Best I can get measuring air output from my heat exchanger is 174 deg F. When burning in what I call my "normal" range on my EF-2.
I am burning this years New England's in the tan bag with brown letters. I just quick cleaned the stove (tonight). That after I deep cleaned it last weekend.
I was surprised at how low that seems. I am off until the end of the year so I have time to fool around with the stove.
Even with the low convection temps my living room is sitting at 71 deg F. With the outside air at 16 deg F.
........ all I can say is........ WOW ..... u guys did good!! .... I can see an 'A' coming for your efforts........ cc
Nice cabin great job.
Your temp numbers may be fine for that stove. I would only worry if the vent was higher than the heat exchanger. These temps would depend on stove effiency. Use this as a base and try other pellets and watch the heat temps try to find the brands that burn the hottest. Then sort out the brands that burn the cleanest of the hottest. You will then have your Ultimate pellets for your stove.

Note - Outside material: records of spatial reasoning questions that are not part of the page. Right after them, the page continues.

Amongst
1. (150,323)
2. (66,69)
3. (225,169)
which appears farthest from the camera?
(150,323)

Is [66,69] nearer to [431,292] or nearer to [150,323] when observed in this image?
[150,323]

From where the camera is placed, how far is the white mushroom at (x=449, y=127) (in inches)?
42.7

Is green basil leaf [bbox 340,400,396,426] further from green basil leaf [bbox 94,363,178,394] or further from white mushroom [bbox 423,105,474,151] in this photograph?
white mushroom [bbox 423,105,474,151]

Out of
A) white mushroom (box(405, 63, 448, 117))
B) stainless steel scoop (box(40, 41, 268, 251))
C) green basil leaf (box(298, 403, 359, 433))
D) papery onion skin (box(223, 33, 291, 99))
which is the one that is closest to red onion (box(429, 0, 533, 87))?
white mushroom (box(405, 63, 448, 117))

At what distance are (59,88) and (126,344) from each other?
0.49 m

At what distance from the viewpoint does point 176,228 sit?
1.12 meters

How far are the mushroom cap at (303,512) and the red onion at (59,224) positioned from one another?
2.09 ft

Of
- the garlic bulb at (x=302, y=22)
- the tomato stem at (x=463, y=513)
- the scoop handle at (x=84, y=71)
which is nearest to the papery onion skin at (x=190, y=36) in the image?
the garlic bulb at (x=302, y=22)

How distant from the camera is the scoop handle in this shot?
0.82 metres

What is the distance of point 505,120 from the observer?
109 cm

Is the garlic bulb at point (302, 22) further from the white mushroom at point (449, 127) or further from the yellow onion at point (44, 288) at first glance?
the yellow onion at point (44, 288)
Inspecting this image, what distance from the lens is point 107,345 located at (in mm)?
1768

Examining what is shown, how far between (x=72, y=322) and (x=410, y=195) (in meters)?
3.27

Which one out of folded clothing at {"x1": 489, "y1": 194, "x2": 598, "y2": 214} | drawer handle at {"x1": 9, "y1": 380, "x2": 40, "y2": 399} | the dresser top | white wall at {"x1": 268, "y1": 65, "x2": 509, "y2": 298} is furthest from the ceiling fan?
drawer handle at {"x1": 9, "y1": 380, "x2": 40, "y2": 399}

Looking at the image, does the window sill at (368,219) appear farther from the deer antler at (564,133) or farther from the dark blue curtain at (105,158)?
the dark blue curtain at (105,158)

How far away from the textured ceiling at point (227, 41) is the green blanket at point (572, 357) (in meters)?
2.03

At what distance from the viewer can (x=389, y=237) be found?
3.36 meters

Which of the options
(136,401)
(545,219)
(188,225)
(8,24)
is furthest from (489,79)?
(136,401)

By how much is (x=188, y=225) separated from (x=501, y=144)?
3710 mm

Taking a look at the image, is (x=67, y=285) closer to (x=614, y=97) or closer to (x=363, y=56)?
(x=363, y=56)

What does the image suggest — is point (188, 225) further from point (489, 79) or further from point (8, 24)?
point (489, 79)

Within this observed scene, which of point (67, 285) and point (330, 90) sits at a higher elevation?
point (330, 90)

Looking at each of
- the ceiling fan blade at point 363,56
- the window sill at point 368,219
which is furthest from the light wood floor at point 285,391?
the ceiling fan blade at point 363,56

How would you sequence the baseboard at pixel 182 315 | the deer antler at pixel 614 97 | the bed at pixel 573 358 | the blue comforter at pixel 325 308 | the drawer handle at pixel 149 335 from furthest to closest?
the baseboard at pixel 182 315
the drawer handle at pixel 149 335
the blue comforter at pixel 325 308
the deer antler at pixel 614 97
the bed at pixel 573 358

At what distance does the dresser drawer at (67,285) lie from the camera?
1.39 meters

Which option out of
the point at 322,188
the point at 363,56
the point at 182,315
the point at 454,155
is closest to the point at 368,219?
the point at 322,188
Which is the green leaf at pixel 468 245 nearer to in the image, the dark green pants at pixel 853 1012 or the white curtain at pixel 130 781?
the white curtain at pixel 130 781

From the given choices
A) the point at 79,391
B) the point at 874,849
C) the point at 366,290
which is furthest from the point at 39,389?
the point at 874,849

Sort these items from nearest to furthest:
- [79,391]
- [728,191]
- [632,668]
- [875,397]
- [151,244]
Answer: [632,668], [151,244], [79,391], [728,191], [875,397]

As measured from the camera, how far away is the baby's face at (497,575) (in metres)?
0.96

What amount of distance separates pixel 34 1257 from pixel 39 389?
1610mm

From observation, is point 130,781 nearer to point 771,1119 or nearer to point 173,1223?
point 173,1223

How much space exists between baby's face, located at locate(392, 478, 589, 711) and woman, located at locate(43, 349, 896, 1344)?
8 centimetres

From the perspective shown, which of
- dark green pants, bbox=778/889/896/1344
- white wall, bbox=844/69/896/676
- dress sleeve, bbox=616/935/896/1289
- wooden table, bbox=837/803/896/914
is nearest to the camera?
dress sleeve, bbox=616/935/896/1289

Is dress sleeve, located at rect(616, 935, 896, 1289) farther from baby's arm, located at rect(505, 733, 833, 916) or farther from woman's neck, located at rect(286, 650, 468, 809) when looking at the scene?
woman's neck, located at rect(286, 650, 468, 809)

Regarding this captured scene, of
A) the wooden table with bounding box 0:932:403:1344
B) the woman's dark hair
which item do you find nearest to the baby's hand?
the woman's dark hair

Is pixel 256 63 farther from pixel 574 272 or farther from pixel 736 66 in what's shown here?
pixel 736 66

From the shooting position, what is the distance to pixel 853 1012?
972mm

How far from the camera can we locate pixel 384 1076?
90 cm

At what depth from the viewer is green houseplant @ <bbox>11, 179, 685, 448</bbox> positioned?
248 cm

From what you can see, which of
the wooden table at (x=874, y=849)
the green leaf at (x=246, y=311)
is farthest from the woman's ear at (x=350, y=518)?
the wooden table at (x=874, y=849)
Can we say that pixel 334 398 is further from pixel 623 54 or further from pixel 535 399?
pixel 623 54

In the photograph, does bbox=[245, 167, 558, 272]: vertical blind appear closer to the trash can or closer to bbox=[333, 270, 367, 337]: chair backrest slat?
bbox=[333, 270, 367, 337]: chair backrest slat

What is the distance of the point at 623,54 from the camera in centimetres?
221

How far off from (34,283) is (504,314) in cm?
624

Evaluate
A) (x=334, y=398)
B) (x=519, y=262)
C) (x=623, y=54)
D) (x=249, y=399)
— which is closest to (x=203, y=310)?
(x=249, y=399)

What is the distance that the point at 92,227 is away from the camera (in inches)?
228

You just have to make it interesting and log the changes. Most important things are having fun and sharing your results with others.
WOW! That's a quality looking, masonry chimney! I'm very impressed! :gulp:
Great job Jake!
Thanks for all the nice comments on the cabin. Fun but not sure I want to do that again.
Eco Flames are done. Right at the 16 ounce mark on the jar. I will weight them Monday.
Green Team is in. House it at 76ºF so no temp until tomorrow morning.